### Directions
1. Quote the Set It Off review from "In a role that" up to and including "on the subject.".
2. Render this sentence from the Set It Off review in Spanish: "For a dollop of romance, Blair Underwood, as a hotshot banker, pursues Stony."
3. According to the Set It Off review, what job does Frankie have?

Start of Provided passage

In a role that should’ve earned her an Oscar, an endearingly young Queen Latifah plays Cleo, a butch lesbian who lives in a garage with her blond bombshell girlfriend. Jada Pinkett Smith is Stony, whose whole life is her  beloved brother; Frankie, played by Vivica Fox, is a bank teller working her way, or so she thinks, up the corporate ladder; and Kimberly Elise is Ti-ti, a single mother in danger of losing her son to social services. Having grown up together, the four of them are intimate in the way of friends with a shared history. For a dollop of romance, Blair Underwood, as a hotshot banker, pursues Stony. That’s about as much of the story I’m going to reveal—but it’s certainly not all I have to say on the subject.

Set It Off came out a few years before Jesse Jackson began rattling sabers about Hollywood’s treatment of African-Americans, before Halle Berry won the Academy Award for Monsters Ball (the first since Mammy in Gone With the Wind), and before Denzel Washington got it for Training Day—both in 2001. I don’t know if Jackson had Set It Off in mind, but I did, even before his short-lived anti-Academy campaign. I would have missed it myself if not for my sister, whose friends are almost all African-American; she rented it when I was visiting, ostensibly to get me “pumped up” before we went out on the town. In fact, when it was over I was a puddle of exhausted weeping–apparently she’d forgotten the movie’s ultimate effect.

End of Provided passage
Start of Given data

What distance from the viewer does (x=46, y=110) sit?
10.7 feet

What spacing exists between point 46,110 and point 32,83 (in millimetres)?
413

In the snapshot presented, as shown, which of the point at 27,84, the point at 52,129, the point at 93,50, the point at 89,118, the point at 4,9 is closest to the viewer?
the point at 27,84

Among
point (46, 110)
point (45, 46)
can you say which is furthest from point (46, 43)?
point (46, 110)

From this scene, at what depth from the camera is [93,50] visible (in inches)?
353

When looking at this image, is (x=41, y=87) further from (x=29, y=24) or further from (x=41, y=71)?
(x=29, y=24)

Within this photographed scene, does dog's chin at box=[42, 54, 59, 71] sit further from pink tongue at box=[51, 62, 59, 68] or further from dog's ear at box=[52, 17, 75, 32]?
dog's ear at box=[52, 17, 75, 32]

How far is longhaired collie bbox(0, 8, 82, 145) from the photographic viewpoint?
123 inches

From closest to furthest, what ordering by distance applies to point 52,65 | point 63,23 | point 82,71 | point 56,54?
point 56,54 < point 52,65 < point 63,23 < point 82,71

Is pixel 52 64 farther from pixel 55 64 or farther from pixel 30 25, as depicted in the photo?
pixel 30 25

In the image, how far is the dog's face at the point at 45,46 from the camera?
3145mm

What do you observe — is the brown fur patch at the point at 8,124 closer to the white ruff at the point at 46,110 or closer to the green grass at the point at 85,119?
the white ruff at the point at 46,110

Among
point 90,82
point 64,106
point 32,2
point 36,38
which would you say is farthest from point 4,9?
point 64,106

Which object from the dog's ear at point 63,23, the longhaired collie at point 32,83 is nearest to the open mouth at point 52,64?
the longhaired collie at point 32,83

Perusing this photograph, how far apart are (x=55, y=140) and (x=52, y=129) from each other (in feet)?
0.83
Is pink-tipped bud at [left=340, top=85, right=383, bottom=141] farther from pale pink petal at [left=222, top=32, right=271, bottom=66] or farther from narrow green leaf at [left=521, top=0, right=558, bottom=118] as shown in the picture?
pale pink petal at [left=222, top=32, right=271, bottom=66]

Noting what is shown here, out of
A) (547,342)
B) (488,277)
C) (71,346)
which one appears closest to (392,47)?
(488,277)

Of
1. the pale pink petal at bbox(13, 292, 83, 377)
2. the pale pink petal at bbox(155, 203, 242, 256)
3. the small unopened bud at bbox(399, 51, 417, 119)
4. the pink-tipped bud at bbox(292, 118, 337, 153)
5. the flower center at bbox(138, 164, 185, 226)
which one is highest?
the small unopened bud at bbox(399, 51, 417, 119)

End of Given data

### Answers for this exercise
1.
In a role that should’ve earned her an Oscar, an endearingly young Queen Latifah plays Cleo, a butch lesbian who lives in a garage with her blond bombshell girlfriend. Jada Pinkett Smith is Stony, whose whole life is her  beloved brother; Frankie, played by Vivica Fox, is a bank teller working her way, or so she thinks, up the corporate ladder; and Kimberly Elise is Ti-ti, a single mother in danger of losing her son to social services. Having grown up together, the four of them are intimate in the way of friends with a shared history. For a dollop of romance, Blair Underwood, as a hotshot banker, pursues Stony. That’s about as much of the story I’m going to reveal—but it’s certainly not all I have to say on the subject.

2. Para añadir una pizca de romance, Blair Underwood, en el papel de un banquero estrella, persigue a Stony.

3. Frankie is a bank teller.